Le plaisir comme fin de Gargantua
• La « joie », omniprésente, structure mais fait aussi signifier le récit. Dans le chapitre 12 (chevaux factices), la
déambulation des personnages dans les escaliers du château matérialise le cheminement intellectuel du
lecteur dans cet extrait aux allures de fable. L’aspect ludique n’est donc pas un hasard, ni même une diversion;
au contraire, il participe d’une méthode de questionnement, tout le chapitre se donnant des allures de
dialogue platonicien (entre l’enfant et les invités au château). Au chapitre précédent, le rythme de vie « à
savoir à boire, manger, et dormir : à manger, dormir, et boire : à dormir, boire, et manger. », l’accumulation
verbale, dans toutes les combinaisons possibles pour juxtaposer les trois termes ne veut pas signifier la
répétition mais au contraire, par la subtile variation, le plaisir qu’il y a à revenir, sans lassitude, à ces trois
actions primordiales. Le plaisir cadence le récit tout autant qu’il en stimule la mise en œuvre, parfois jusqu’à
la satiété, comme dans les listes, de mots et de calembours, ainsi l’énumération du chapitre 22.
• Il est frappant de constater que ce chapitre portant sur les « jeux » du personnage, est précisément le plus
érudit de tout le roman, celui qui propose une suite effrénée de jeux médiévaux et anciens dont la plupart
sont soit des usages régionaux soit relèvent de coutumes déjà révolues à l’époque de Rabelais de sorte qu’on
est dans la pure érudition : « Là jouait, Au flux À la prime À la vole À la pille À la triomphe À la Picardie Au
cent À l'épinay À la malheureuse Au fourbi À passe dix À trente et un.

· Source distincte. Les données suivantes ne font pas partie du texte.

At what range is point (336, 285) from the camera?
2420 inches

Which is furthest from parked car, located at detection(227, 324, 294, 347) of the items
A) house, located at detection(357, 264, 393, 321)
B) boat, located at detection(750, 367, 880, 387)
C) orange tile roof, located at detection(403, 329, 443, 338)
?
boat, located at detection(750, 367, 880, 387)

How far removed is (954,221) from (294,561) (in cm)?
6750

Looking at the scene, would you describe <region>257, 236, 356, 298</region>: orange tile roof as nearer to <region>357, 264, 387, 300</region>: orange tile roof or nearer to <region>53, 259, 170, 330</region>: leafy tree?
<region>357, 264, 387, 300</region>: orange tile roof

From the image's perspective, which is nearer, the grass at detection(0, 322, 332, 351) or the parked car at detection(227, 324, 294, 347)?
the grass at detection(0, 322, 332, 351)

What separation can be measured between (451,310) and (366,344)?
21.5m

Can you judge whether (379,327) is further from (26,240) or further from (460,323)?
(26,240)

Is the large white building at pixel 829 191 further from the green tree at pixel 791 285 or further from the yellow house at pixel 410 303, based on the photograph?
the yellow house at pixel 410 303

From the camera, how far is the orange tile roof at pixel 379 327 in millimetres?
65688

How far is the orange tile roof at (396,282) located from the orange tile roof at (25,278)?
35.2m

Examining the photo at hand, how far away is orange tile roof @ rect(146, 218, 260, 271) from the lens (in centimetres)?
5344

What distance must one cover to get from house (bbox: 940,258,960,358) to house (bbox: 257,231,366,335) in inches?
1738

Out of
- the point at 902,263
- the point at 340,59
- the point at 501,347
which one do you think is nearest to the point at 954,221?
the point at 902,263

À pair et séquence À trois cents Au
malheureux À la condemnade À la carte virade Au malcontent Au lansquenet Au cocu À qui à si parle À pille,
nade, joque, fore À mariage Au gai À l'opinion À qui fait l'un fait l'autre À la séquence Au luettes Au tarot […] »
Conclusion
• Bilan
Le plaisir dans Gargantua (celui des personnages, celui de l’écriture,
celui de la narration, celui des lecteurs) n’est pas gratuit : il
participe d’une dynamique critique à laquelle le lecteur participe, il
fournit des clefs d’interprétation des épisodes, bref il se révèle
capital dans la logique humaniste d’accès à une pensée
renouvelée et élargie.
• Ouverture
L’humanisme de la Renaissance a souvent tenté l’impossible, c’est-
à-dire l’harmonisation, au sens de réconciliation des contraires.
Chez Rabelais, les jeux et les plaisirs surgissent au même chapitre
que celui où on lit que Gargantua se réveille « à cinq heures »
chaque matin (chap. 23) et on voit que la maxime des Thélémites
qui enjoint au bonheur reste une injonction (« fais ce que
voudras », chap. 52).
Chez MONTAIGNE, qui doit beaucoup au stoïcisme, le plaisir est
tout autant maintenu comme l’autre composante d’un bonheur
pour le moins hybride (dans la modération mais aussi dans la
jouissance) . Ainsi à la toute fin des Essais, dans De l’expérience (III,
13), MONTAIGNE se souhaite certes une vie « sans extravagance »,
mais aussi de la sagesse… « gaie et sociable».